This post is part of our Bookshelf series organized by the Data Science R&D department at Civis Analytics. In this series, Civis data scientists share links to interesting software tools, blog posts, scientific articles, and other things that they have read about recently, along with a little commentary about why these things are worth checking out. Are you reading anything interesting? We’d love to hear from you on Twitter.
Following up on their previous post about Python’s exploding popularity, the folks over at Stack Overflow put together another analysis to see which types of users are driving Python’s growth. The short answer is that it’s mostly data scientists — the python-related question tags which show the most growth are ‘pandas’, ‘numpy’, and ‘matplotlib’ which are all libraries used frequently in data science. One particularly noteworthy tidbit: pandas is responsible for almost 1% of all Stack Overflow traffic, despite being almost entirely the result of volunteer labor. We use pandas a lot here at Civis, which is why we’re proud to be a corporate partner of NumFOCUS, a 501(c)(3) nonprofit which supports the development of pandas and other projects.
Adam Pearce of the NYTimes graphics department wrote up a step-by-step description of how he and his colleagues created a compelling graphic showing rainfall rates and accumulation during hurricane Harvey. The write-up is a neat summary of the mix of tools that went into making the graphic, from old school bash scripting to fancy web visualization tools like d3 and canvas. It’s also a fun behind-the-scenes look at what it’s like to work on a newspaper deadline.
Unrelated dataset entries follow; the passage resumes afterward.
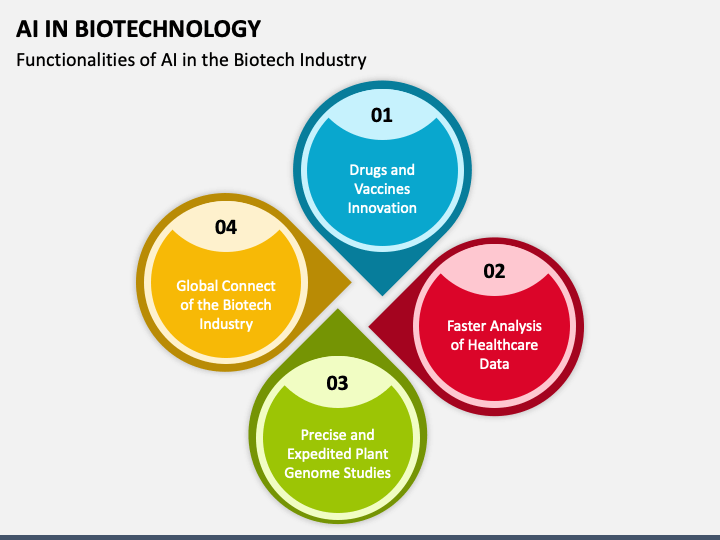 AI IN BIOTECHNOLOGY

Functionalities of AI in the Biotech Industry

01

Drugs and Vaccines Innovation

02

Faster Analysis of Healthcare Data

03

Precise and Expedited Plant Genome Studies

04

Global Connect of the Biotech Industry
Courses on fairness in machine learning
We’ve talked before about the importance of considering questions of fairness in data science, and it’s heartening to see how the topic is gaining traction in the public consciousness. In particular, we came across two courses on this topic, one at UC Berkeley (which we mentioned before) and another at Cornell, both of which have nicely curated and organized reading lists. The readings are a mix of academic research articles and ‘medium’-style blog posts, so there’s something there for everyone.
The hip-ly named Count Bayesie blog has a nice, minimally-mathematical introduction to the concepts of dataset entropy and Kullback-Leibler divergence. Hang around data scientists for long enough and you’re likely to hear these terms thrown around, but if you haven’t encountered the concepts before they can be intimidatingly mathy. This post does a good job of presenting the intuition behind these ideas without getting bogged down in too much technical detail.